Back home, the family is very worried for their daughter. Afraid that police involvement will get their daughter killed, the father decides he needs to find her before the police catch on to things too much and causes disaster. Things play out a bit like a detective flick at this point, with the father and an uncle chasing down clues, slowly leading them to his daughter's location. When he unknowingly stumbles into the den of his daughters captors, he manages to buy time for the uncles escape to warn his wife. Will the wife risk the life of her daughter to save a political figure from a place they have never heard off? Will the father and daughter be rescued?
So let's get this out of the way first - this movie is from 1936. It's old. I won't argue against that, because it would be silly for me to do so. The audio cracks, some of the sound effects sound like they were recorded directly on top of the microphone, some of the dialogue is hard to hear, and the musical score is pretty classical (as in the genre) when it does pop up. Lines are delivered in a very stage-like performance, as a lot of older movies do. By todays standards, this can probably be a horrible experience for some (what with the release of all these remastered and high-tech modern releases) who have been spoiled by modern advances.

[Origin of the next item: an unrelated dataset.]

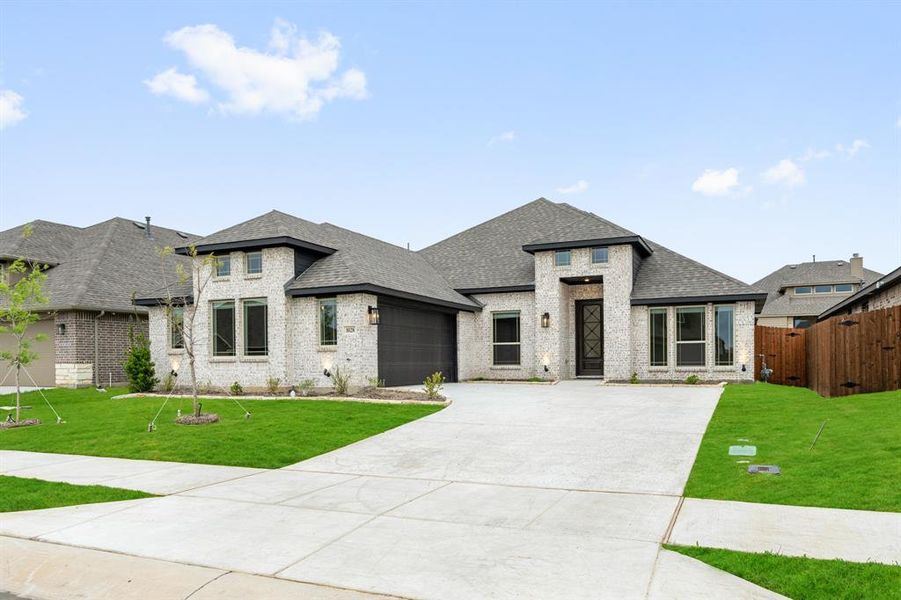 Front exterior of a new home in Star Ranch, Godley, TX, highlighting curb appeal (Image 19).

Likewise, it's very much black and white. A "remake" version (done by Hitchcock himself again) happened again later and was in color, but from what I've gathered of it is also markedly different in the families rolls and how the ending plays out. That said, the copy I watched was this '34 version, and even the costumes reflect a bit of that old trench-coat detective and fur-collar concert dress that one thinks of from 'back in the day'. The actors are pretty decently animated when it comes to facial expressions, and everyone smokes if they got them - it's markedly old in appearance. It should be noted though, that even with it being rather dated, the actors still do a very good job of acting, and most of the reactions characters have are rather believable.
For a Hitchcock movie, I admittedly expected a much larger twist than what appears in this movie. There was never really that "whaaaaaat?" moment that I've experienced elsewhere. Despite the lack of a super heavy twist, it manages to pull an incredible amount of suspense and tension in any of the key scenes where it's needed - such as the concert scene, where you can practically feel the pain involved with her choice of one life over another. The movie also carries with it plenty enough foreshadowing to future events that you never really expect to be something important or relevant until it actually comes up later on. It's very well shot and put together, even for a movie of it's age.
This certainly might not be as dramatic and well handled as Psycho, but admittedly the complete lack of supernatural in this movie only helps it's suspense and mystery. It's worth a watch if you ask me and are into older movies (as in, you aren't losing enjoyment from dated presentations), but people wanting that modern polish are probably going to have a bit of a bad time. The story is solid, and the thoughtful thinkers may find plenty of things to mull over and digest, and the actors do a pretty decent job. It may not be the best Hitchcock, but it's still a pretty good one if you ask me.